It is also possible to define new network architectures:

import torch 

def normalized_cut_2d(edge_index, pos):
    row, col = edge_index
    edge_attr = torch.norm(pos[row] - pos[col], p=2, dim=1)
    return normalized_cut(edge_index, edge_attr, num_nodes=pos.size(0))

class CustomNet(torch.nn.Module):
    def __init__(self):
        super().__init__()
        self.conv1 = SplineConv(d.num_features, 32, dim=2, kernel_size=5)
        self.conv2 = SplineConv(32, 64, dim=2, kernel_size=5)
        self.fc1 = torch.nn.Linear(64, 128)
        self.fc2 = torch.nn.Linear(128, 1)

    def forward(self, data):
        data.x = F.elu(self.conv1(data.x, data.edge_index, data.edge_attr))
        weight = normalized_cut_2d(data.edge_index, data.pos)
        cluster = graclus(data.edge_index, weight)
        data = max_pool(cluster, data)

        data.x = F.elu(self.conv2(data.x, data.edge_index, data.edge_attr))
        weight = normalized_cut_2d(data.edge_index, data.pos)
        cluster = graclus(data.edge_index, weight)
        x, batch = max_pool_x(cluster, data.x, data.batch)

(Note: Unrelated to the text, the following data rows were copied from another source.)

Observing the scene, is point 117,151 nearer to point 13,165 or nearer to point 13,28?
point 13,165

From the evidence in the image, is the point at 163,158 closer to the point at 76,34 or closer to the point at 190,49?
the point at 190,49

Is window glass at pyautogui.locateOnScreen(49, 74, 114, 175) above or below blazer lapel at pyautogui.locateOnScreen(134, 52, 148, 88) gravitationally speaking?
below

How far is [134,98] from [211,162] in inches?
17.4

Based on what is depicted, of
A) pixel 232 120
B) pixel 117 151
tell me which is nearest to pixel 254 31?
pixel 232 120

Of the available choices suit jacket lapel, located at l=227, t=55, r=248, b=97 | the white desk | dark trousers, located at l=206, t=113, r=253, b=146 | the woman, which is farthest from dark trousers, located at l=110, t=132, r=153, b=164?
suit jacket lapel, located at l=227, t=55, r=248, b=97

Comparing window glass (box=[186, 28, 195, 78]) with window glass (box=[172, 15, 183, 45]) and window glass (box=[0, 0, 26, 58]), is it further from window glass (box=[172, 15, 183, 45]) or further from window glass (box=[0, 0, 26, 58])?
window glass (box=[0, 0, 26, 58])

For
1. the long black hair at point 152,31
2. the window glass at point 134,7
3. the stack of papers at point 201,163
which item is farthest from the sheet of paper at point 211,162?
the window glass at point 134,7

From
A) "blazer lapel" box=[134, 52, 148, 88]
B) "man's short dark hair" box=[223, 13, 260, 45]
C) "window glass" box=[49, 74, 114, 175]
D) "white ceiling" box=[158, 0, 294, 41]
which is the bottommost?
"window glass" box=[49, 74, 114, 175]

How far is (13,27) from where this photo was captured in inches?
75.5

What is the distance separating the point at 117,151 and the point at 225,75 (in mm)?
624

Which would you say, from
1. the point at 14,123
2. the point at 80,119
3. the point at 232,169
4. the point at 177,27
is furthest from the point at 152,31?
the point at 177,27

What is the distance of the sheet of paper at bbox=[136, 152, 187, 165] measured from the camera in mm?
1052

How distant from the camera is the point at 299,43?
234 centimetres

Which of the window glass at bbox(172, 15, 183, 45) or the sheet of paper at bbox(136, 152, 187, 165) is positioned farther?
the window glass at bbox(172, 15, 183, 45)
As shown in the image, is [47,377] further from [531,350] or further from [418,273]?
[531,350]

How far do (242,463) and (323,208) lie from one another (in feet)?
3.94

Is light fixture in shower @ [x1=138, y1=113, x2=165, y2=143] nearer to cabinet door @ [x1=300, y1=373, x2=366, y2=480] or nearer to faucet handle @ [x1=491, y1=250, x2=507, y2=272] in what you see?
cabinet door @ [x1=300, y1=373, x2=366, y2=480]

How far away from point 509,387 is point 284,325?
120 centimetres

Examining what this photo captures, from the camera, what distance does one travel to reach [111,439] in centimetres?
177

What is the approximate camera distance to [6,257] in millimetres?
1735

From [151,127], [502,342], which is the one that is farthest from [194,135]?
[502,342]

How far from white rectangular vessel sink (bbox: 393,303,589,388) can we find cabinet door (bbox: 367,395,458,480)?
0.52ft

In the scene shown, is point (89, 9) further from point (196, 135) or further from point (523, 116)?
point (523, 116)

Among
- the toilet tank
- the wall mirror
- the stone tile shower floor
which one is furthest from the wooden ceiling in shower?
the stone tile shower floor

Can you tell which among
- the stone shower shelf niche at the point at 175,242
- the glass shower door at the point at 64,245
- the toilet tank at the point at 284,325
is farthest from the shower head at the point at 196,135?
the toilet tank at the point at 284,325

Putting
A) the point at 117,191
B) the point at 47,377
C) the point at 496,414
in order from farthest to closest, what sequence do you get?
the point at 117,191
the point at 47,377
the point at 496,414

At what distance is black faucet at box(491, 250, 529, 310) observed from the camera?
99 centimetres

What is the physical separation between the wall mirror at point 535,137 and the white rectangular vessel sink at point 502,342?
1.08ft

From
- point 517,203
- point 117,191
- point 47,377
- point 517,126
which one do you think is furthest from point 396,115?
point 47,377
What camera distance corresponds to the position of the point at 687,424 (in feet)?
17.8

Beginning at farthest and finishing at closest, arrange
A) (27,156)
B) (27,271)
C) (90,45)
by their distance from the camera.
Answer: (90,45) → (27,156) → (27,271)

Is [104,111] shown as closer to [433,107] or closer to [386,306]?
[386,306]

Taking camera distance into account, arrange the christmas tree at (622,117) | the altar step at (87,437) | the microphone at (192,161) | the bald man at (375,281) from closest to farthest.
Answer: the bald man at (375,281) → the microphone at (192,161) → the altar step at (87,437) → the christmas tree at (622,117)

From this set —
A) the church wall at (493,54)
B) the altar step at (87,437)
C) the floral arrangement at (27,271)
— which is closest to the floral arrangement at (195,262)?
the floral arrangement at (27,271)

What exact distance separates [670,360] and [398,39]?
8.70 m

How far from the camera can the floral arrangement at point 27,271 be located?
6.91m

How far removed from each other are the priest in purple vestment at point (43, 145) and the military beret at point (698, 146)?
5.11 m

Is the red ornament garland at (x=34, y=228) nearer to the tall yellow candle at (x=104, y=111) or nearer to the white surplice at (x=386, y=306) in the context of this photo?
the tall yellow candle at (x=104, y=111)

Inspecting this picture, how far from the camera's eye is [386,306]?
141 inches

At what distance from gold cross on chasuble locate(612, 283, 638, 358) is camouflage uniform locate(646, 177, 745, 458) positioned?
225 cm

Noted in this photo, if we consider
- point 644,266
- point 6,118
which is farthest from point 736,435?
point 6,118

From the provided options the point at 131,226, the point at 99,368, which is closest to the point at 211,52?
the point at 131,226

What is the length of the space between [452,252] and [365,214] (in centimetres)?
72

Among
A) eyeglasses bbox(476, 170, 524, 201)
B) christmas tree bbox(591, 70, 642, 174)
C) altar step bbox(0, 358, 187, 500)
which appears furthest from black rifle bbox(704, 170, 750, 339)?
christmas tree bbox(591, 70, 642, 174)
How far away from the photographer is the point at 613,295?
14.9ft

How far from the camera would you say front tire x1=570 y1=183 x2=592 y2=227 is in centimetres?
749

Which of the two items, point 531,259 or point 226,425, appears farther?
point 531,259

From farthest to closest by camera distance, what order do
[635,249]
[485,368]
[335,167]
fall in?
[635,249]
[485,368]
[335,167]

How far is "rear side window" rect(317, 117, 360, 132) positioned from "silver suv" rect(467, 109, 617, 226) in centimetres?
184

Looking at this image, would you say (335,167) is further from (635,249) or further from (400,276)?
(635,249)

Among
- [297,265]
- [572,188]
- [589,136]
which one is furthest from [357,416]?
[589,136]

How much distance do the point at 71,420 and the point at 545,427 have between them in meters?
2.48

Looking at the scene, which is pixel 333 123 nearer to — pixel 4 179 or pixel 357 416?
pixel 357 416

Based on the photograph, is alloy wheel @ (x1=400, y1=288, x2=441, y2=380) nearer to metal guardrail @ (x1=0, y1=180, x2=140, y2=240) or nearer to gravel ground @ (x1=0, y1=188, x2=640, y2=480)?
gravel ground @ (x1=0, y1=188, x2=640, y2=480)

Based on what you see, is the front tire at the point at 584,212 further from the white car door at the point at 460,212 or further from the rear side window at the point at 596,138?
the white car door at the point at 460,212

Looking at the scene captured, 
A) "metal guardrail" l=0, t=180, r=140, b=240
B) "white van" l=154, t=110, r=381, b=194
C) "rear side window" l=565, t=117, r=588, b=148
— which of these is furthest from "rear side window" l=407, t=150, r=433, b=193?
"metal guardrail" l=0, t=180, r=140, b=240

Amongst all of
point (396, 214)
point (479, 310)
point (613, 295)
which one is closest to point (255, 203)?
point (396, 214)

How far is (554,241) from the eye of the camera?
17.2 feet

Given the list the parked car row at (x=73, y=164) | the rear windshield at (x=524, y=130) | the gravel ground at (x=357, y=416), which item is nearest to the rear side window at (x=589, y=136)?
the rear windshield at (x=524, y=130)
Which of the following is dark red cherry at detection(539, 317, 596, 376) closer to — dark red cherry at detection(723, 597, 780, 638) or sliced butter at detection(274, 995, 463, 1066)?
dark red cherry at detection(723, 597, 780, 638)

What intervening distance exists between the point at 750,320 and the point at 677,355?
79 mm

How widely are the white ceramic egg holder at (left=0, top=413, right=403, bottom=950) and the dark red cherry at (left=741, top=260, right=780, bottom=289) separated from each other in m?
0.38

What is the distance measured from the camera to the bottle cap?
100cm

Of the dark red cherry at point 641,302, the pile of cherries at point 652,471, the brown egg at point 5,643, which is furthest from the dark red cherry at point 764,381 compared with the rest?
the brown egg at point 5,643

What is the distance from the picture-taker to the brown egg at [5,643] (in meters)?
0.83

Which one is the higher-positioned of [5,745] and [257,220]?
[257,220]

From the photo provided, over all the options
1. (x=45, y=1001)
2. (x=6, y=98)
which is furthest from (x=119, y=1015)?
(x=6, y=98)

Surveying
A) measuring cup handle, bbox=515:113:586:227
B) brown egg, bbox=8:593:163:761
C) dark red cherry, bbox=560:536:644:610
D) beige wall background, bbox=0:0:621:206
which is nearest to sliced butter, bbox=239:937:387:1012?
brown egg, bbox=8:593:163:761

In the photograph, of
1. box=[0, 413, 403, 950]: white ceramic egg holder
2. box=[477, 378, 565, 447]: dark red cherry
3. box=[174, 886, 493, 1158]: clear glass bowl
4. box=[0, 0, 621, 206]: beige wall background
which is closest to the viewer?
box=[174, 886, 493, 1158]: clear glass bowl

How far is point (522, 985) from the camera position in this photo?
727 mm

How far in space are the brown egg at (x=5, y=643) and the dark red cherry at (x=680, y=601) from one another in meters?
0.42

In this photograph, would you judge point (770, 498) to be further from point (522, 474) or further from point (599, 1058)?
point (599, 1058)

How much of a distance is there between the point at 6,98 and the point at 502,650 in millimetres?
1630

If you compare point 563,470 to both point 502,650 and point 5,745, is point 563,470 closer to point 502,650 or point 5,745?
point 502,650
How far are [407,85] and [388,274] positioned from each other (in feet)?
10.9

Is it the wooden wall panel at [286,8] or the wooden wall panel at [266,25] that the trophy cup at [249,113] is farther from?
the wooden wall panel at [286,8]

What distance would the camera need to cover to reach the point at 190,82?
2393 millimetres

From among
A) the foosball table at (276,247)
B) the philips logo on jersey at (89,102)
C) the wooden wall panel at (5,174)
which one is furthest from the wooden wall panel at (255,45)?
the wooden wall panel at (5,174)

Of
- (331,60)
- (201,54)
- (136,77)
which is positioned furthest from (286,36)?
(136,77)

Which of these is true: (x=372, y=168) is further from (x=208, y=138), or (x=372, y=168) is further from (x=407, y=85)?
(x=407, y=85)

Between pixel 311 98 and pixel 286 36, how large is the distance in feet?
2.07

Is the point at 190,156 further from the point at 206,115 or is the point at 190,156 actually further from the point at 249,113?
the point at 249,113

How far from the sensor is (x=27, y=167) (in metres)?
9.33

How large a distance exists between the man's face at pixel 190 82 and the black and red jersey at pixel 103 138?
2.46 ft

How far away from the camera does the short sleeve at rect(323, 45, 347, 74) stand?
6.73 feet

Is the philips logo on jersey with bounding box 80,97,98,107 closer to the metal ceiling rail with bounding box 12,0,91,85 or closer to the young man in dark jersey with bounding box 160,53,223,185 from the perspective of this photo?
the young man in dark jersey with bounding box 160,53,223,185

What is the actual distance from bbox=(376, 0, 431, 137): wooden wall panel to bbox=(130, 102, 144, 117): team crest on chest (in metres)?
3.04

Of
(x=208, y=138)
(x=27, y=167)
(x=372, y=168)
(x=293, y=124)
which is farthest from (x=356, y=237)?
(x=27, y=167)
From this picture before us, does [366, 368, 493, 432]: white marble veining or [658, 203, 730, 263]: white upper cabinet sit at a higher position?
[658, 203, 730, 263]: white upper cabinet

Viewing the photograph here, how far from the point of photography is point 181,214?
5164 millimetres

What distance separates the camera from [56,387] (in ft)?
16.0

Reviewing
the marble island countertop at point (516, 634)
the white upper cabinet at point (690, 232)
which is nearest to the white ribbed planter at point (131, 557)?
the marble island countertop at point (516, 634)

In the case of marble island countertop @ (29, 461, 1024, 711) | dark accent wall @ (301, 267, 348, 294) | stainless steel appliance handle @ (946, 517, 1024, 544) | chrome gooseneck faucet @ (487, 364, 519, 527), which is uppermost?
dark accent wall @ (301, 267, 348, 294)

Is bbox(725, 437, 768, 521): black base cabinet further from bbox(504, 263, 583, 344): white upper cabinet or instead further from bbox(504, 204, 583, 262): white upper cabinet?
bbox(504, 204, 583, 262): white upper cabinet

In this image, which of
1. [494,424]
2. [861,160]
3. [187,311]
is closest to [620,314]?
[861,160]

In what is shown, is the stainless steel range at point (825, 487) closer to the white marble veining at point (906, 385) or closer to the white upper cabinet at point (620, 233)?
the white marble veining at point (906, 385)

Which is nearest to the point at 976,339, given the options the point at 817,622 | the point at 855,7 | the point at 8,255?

        x = scatter_mean(x, batch, dim=0)
        x = F.elu(self.fc1(x))
        x = F.dropout(x, training=self.training)
        return F.log_softmax(self.fc2(x), dim=1)

trainer = Trainer(
    CustomNet,
    dataset_train,
    dataset_val,
    dataset_test
)

trainer.train(nepoch=50, batch_size = 64)

h5x support

After installing h5xplorer (https://github.com/DeepRank/h5xplorer), you can execute the python file deeprankcore/h5x/h5x.py to explorer the connection graph used by deeprankcore. The context menu (right click on the name of the structure) allows to automatically plot the graphs using plotly.

Package development

  • Branching
    • When creating a new branch, please use the following convention: <issue_number>_<description>_<author_name>.
  • Pull Requests
    • When creating a pull request, please use the following convention: <type>: <description>. Example types are fix:, feat:, build:, chore:, ci:, docs:, style:, refactor:, perf:, test:, and others based on the Angular convention.
  • Software release
    • Before creating a new package release, make sure to have updated all version strings in the source code. An easy way to do it is to run bump2version [part] from command line after having installed bump2version on your local environment. Instead of [part], type the part of the version to increase, e.g. minor. The settings in .bumpversion.cfg will take care of updating all the files containing version strings.